Whether your case involves an uneven or cracked walking surface or an object left where you tripped over it, the rules of law are essentially the same. In a trip and fall cases, the premises owner is liable only if he failed to take "reasonable" measures to assure that his property was "reasonably" safe. The main issue, then, is what is "reasonable". Juries differ about what is "reasonable", so these cases are sometimes hard to predict.
Trip-and-fall lawyers in and around Syracuse or anywhere in New York usually must often prove “notice” to win the case. Specifically, most trip and fall cases turn on whether the property owner had "notice" of the tripping hazard. The issue of whether the owner had "notice", in legal talk, means whether he "knew or should have known" of the tripping danger. If the injured trip-and-fall victim can prove "notice", and the owner failed to fix or remedy the tripping hazard, then it follows that the owner did not act reasonably, failed in his duty, and is liable for the injuries.

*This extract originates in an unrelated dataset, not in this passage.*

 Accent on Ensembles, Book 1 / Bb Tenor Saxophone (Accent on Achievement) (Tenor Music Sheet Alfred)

“Notice” can also be shown by what is known as a “recurrent condition”. For example, if someone trips on a the lip of a carpet that was curled up, thus causing a tripping hazard, perhaps that carpet lip had only just curled up a short while before the tripping incident. That would not be sufficient “notice” to hold the premises owner liable. It would be hard to prove the owner “knew or should have known” that the carpet had curled up just a short while ago. But if that same carpet had a tendency to curl up, and this had happened time and time again in the past, then the property owner had constructive notice of the “recurrent condition”. The owner can be held liable for failing to replace the carpet or nailing that corner of the carpet down. Trip and fall lawyers serving Syracuse residents can and should always explore whether the facts of the accident can support a “recurrent condition” theory of liability.

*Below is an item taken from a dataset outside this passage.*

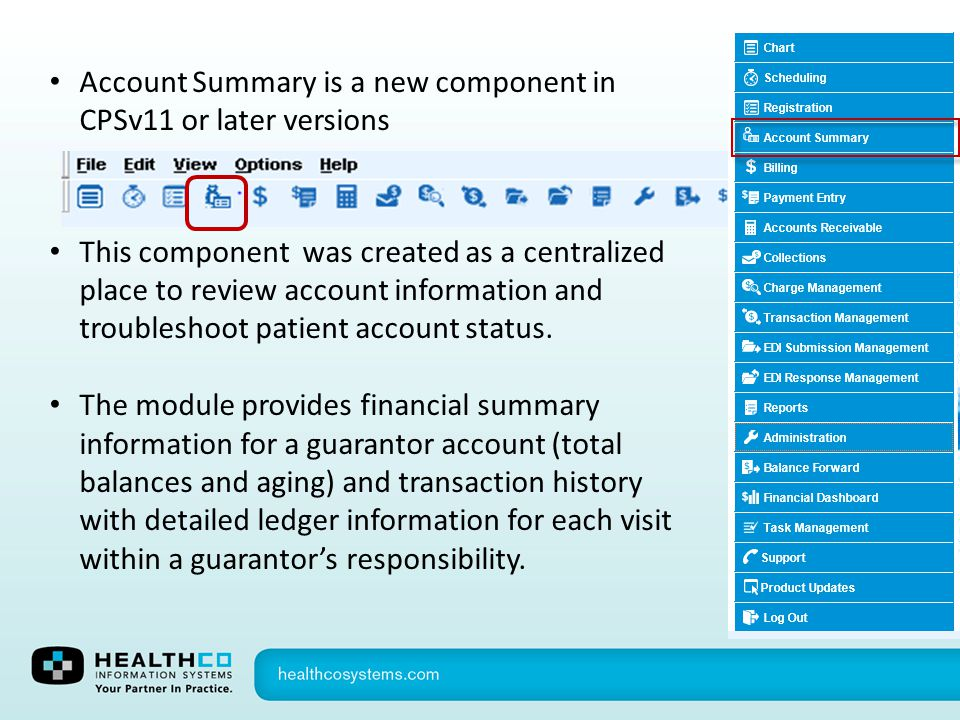 Account Summary is a new component in CPSv11 or later versions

If the property owner created the hazard through some affirmative act, then it is not generally necessary to show he had "notice" of the defect. For example, if a property owner builds a step that later collapses under the weight of a guest, the owner may be held liable for the resulting injuries even though the owner did not have "notice" that the step was a hazard. The premises owner is liable not because he was aware of the hazard, but because he negligently built the step. He obviously did not follow good and safe step-building practices.

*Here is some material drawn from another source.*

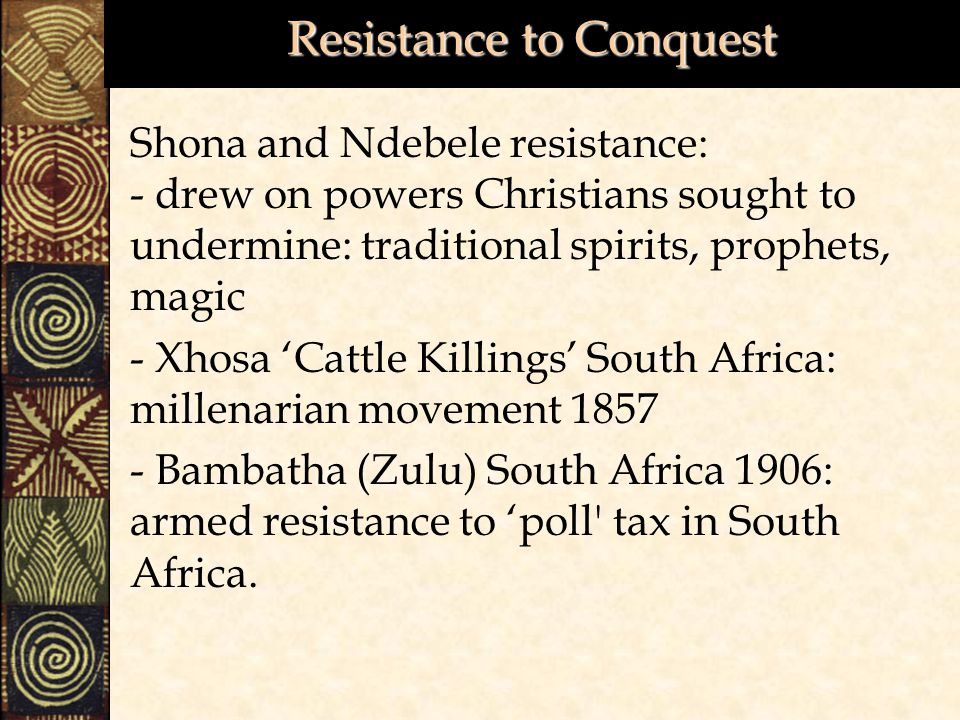 Resistance to Conquest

Other issues that come up in trip-and-fall cases are: Was there a good reason for the object tripped over to be there? Was it better and safer place to put it? Could a barrier or a warning sign have been placed near the tripping hazard? Did poor lighting play a part in the trip-and-fall victim's failure to notice of see the danger? A competent Syracuse trip-and-fall attorney will explore and investigate all these issues.
Our attorneys have recovered millions of dollars for clients injured in trip-and-fall accidents and for other injuries to cover their medical bills, lost earnings, pain and suffering, and more.